◆ **Try it**: Quote from the first line below through the line that contains "Bienenfreundlich Gärten gestalten", both included, and leave the pictures out.

◆ **Records to process**:
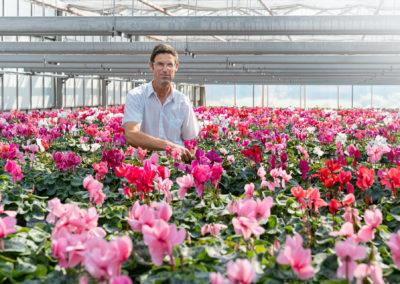 Blumenwerkstatt Rippel Ganzjährig Eigener Pflanzenanbau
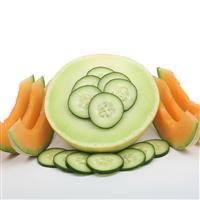 Cucumber Melon* (2010 Ed.) - EO & FO Blend 647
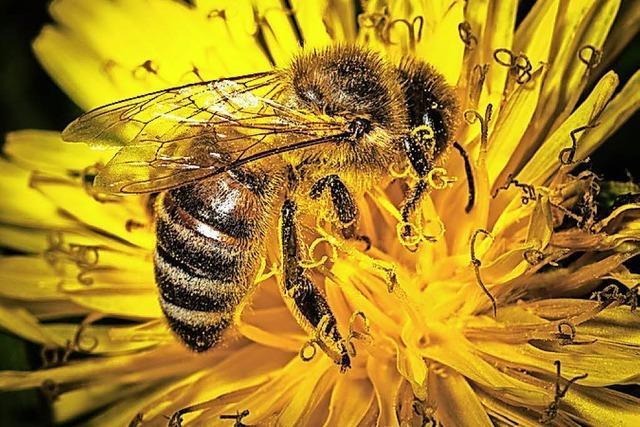 Bienenfreundlich Gärten gestalten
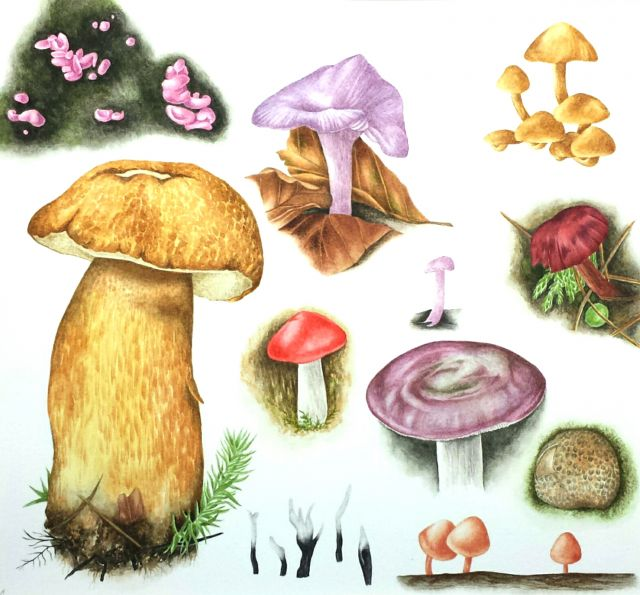 Title: Fungi of Mark Ash Wood by Sarah Morrish  Montage style paintings provide an ideal opportunity to illustrate a variety of fungi species from one habitat type or several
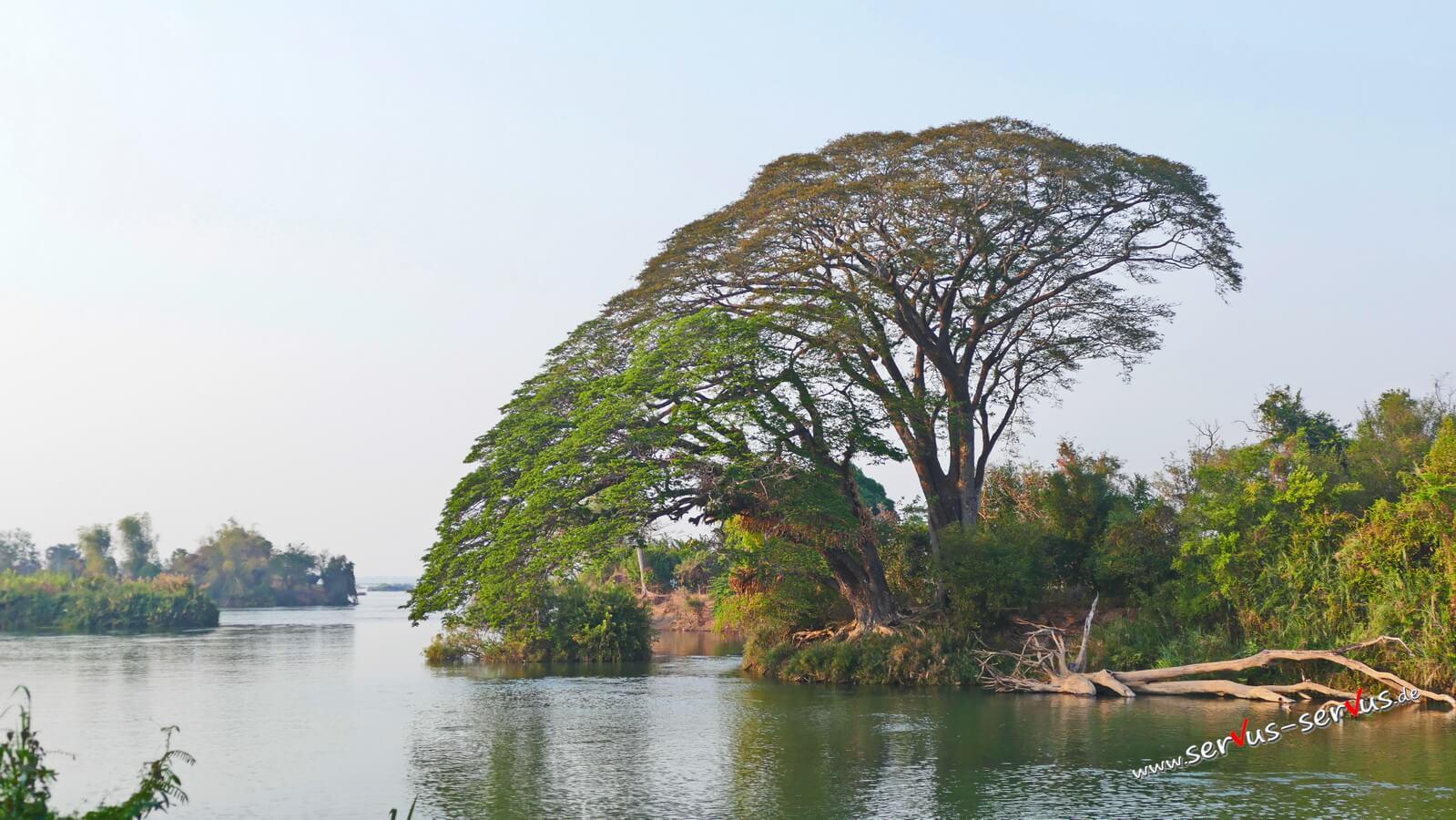 Don Det, 4000 Inseln, Laos, Baum am Mekong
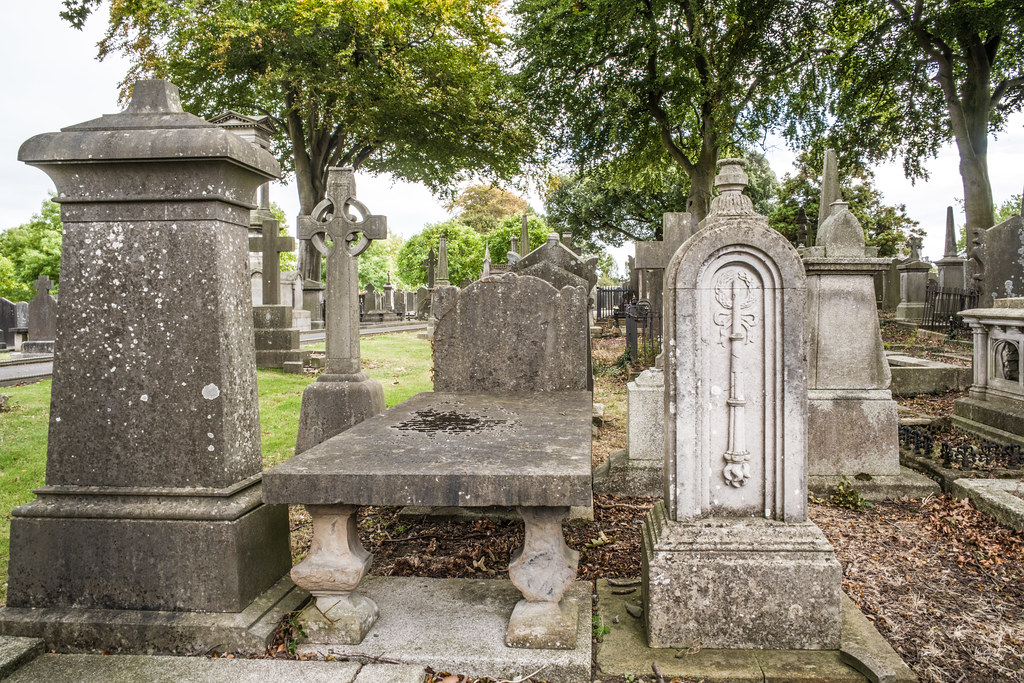 SEPTEMBER 2018 VISIT TO GLASNEVIN CEMETERY [ I USED A BATIS 25mm LENS AND I EXPERIMENTED WITH CAPTURE ONE]-144835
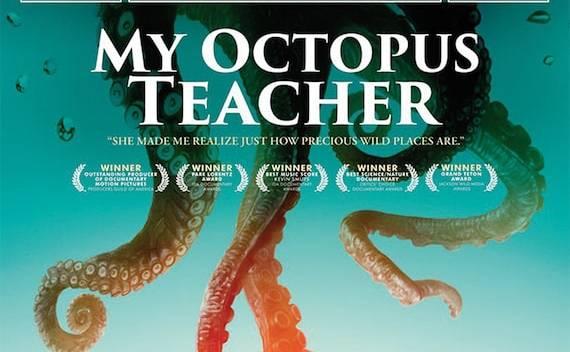 Νέα Κινηματογραφική Λέσχη Καλαμάτας -Ο ΔΑΣΚΑΛΟΣ ΜΟΥ ΤΟ ΧΤΑΠΟΔΙ – MY TEACHER, OCTOPUS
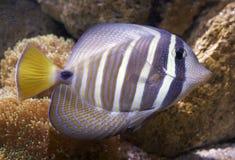 Pesce tropicale Fotografie Stock Libere da Diritti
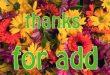بالصور شكرا على قبول الصداقة , احتفي باصدقائك الجدد باجمل الصور 2751 9 110x75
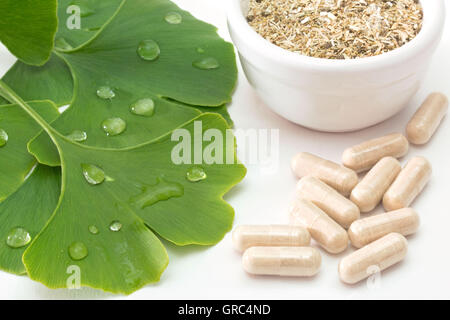 Fresh Ginkgo Leaves With Dried Herb And Capsules On White Background - Stock Photo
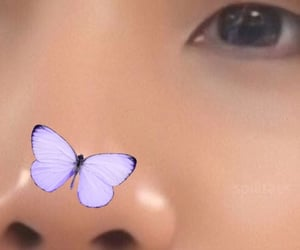 butterfly, suga, and details image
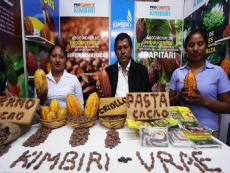 Minagri: Cocoa production to reach 90,000 tons this year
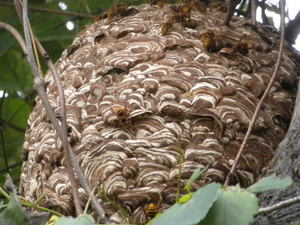 キイロスズメバチの巣に群がる成虫たち(福島県西白河郡、2010年10月下旬).jpg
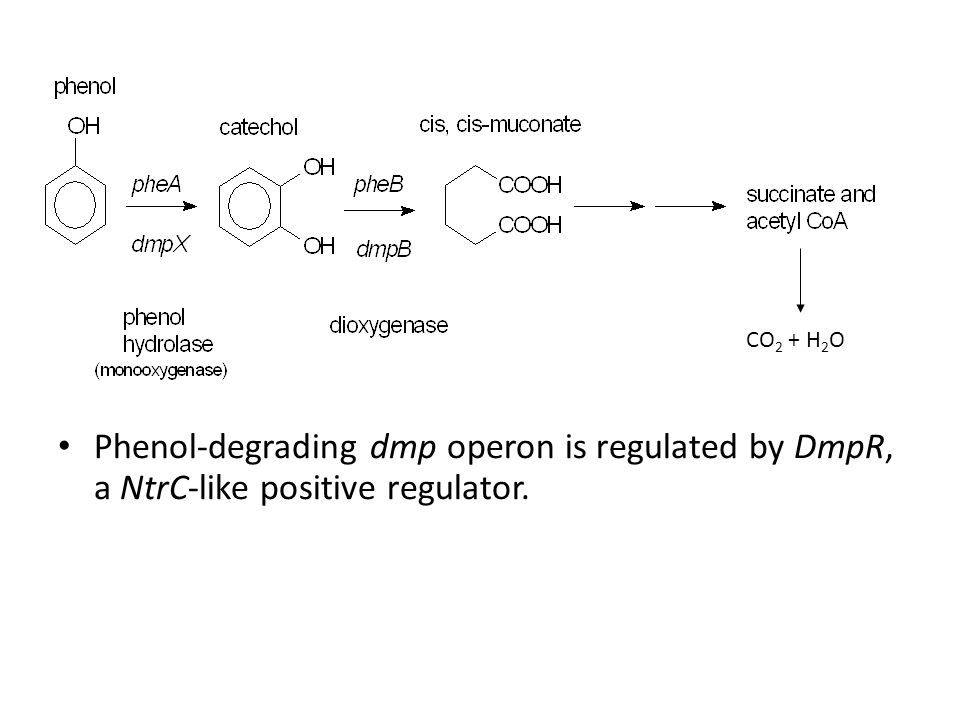 Phenol-degrading dmp operon is regulated by DmpR, a NtrC-like positive regulator. CO 2 + H 2 O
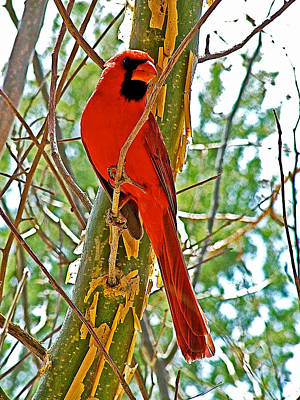 Male Cardinal In Tucson Sonoran Desert Museum-arizona Poster by Ruth Hager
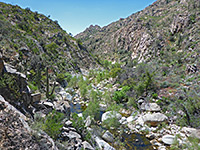 Sabino Canyon Trail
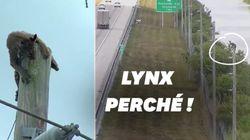Ce lynx coincé sur un poteau électrique a tenu des milliers d'internautes en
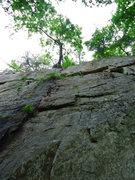 Rock Climbing Photo: crew leader 5.8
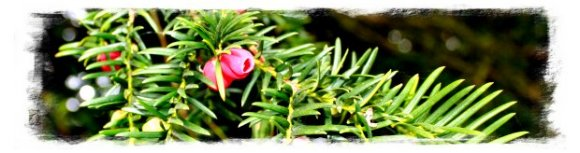 Yew twig with berries ©vcsinden2012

◆ **Task output**:
 Blumenwerkstatt Rippel Ganzjährig Eigener Pflanzenanbau
 Cucumber Melon* (2010 Ed.) - EO & FO Blend 647
 Bienenfreundlich Gärten gestalten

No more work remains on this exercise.